Instructions for the task:
Copy exactly the stretch of lines from the one holding "A State Of Trance Yearmix 2007详情" through the last line of the data below, inclusive. Leave out pictures.

(Brief descriptive captions)
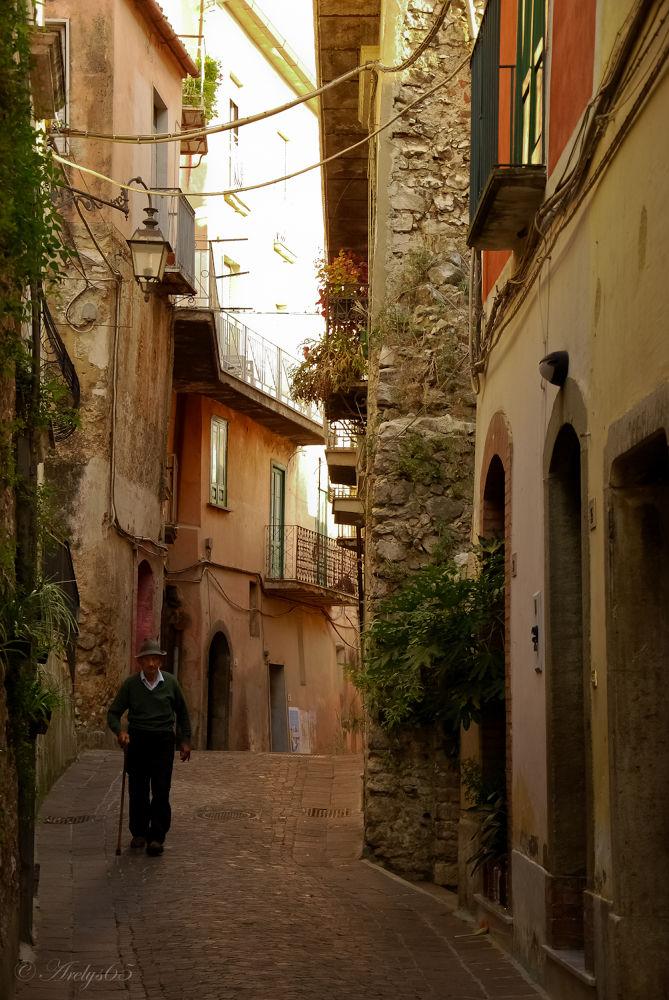 Castelcivite (Cilento) by Arelys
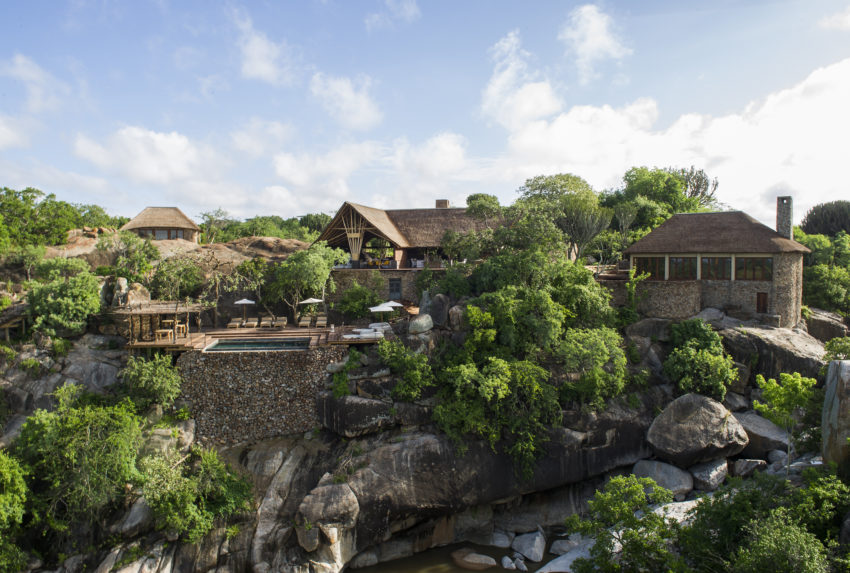 Side aerial view of Mwiba Lodge
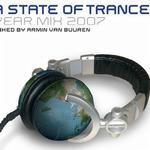 A State Of Trance Yearmix 2007详情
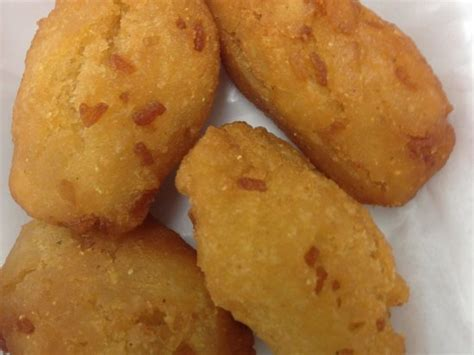 why are they called hush puppies hush puppies picture of chic n fish newport news tripadvisor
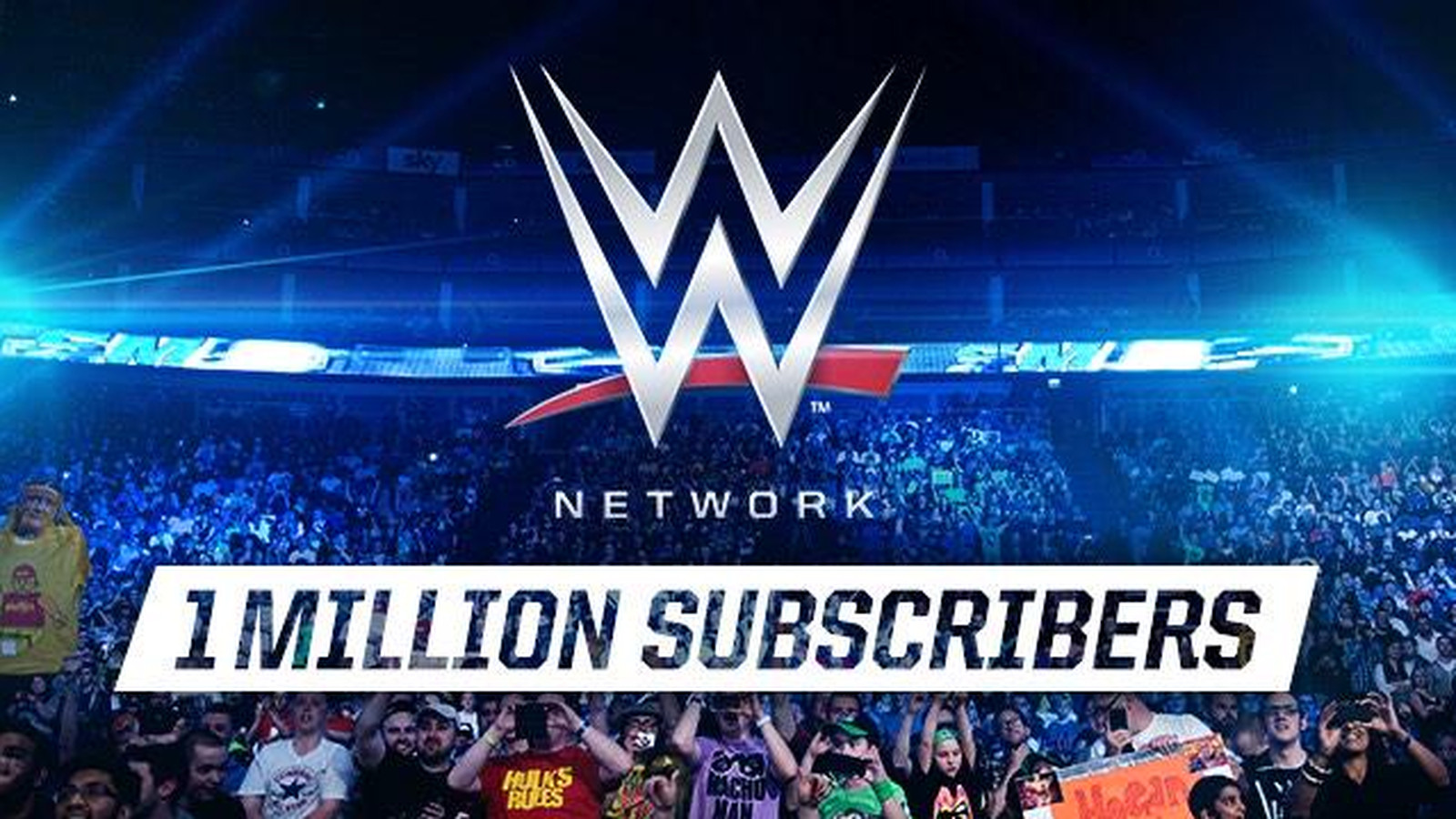 Wwe announces 2q14 earnings wwe network subscriptions youtube - Wwe Network Averages Over One Million Paid Subscribers In Second Quarter Cageside Seats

Exercise output:
 A State Of Trance Yearmix 2007详情
 why are they called hush puppies hush puppies picture of chic n fish newport news tripadvisor
 Wwe announces 2q14 earnings wwe network subscriptions youtube - Wwe Network Averages Over One Million Paid Subscribers In Second Quarter Cageside Seats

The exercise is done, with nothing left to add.